Akan tetapi, ini masih menjadi penelitian lebih lanjut. Karena kalau misalnya dia nggak bermain game untuk jangka waktu tertentu, atau nggak bermain judi online dalam waktu tertentu, dia merasa perasaannya kosong, cemas, gelisah. Nah, itu bisa juga disebut sebagai gejala putus perilaku sebenarnya, sama pada orang yang kecanduan narkoba ketika mereka tidak menggunakan narkoba.

Tapi di titik mana seseorang dianggap sudah butuh obat? Apakah semua kecanduan gim akhirnya butuh rehabilitasi atau obat? Atau sebenarnya bisa dengan intervensi yang lain?

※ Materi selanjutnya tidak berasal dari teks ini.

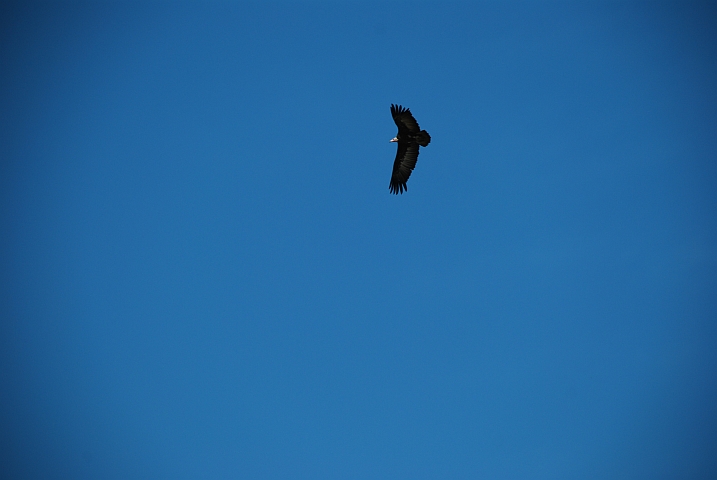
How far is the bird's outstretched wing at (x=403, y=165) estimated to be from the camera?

Jadi, kalau sudah mengalami gaming disorder berarti kan sudah dalam kategori kecanduan game. Sebenarnya ada di bawah kategori itu namanya harmful user. Harmful user itu dia belum memenuhi kriteria kecanduan game tapi sudah ada dampak negatifnya.

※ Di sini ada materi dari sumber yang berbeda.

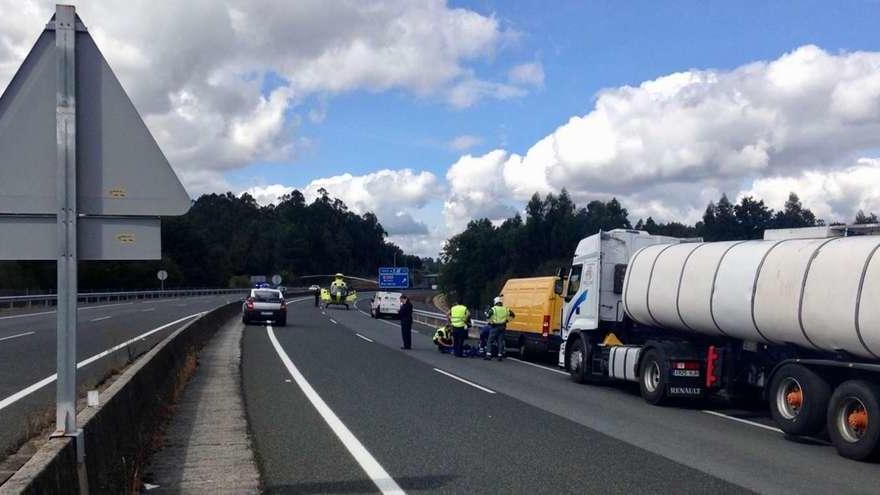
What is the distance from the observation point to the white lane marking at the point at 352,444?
9.16m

Misalnya dia belum memenuhi kriteria WHO tiga itu tadi, tapi misalnya game-nya sudah membuat dia susah tidur. Karena dia main game-nya malam hari atau main game sama teman-teman di luar negeri misal, jadi kan malam hari. Jadi sudah ada dampak negatif tuh, nggak tidur malam, kurang tidur.

Terus kemudian ada yang namanya hazardous user. Nah, hazardous user ini dia juga belum memenuhi kriteria kecanduan game, tapi dia sudah berisiko. Misalnya gini, dari penelitian saya, kan kalau misalnya dia bermain game lebih dari tiga jam per hari, maka ada risiko untuk mengalami kecanduan game.

Nah, anak ini sudah main game misalnya enam jam per hari. Berarti dia hazardous user. Dia sudah memiliki risiko untuk kecanduan game, tapi belum memenuhi kriteria yang tiga tadi menurut WHO.

Jadi kalau misalnya udah gaming disorder, udah kecanduan game, maka pengobatannya atau tata pelaksanaannya harus komprehensif.

Satu, menggunakan apa yang namanya psikoterapi. Psikoterapi itu kita menggunakan berbagai hal, yang ada evidence based-nya adalah CBP atau Cognitive Behavioral Therapy.

Jadi anak bermain game itu kenapa sih? Mereka merasa rendah diri, merasa dunia online itu lebih menyenangkan, mereka bisa tanpa identitas yang sebenarnya, mereka gak perlu memperlihatkan muka mereka yang sebenarnya, mereka bisa membuat identitas palsu seperti yang mereka imajinasikan, dan mereka banyak cognitive error. Mereka merasa dunia game itu seperti dunia dia sebenar-benarnya. Jadi banyak cognitive error.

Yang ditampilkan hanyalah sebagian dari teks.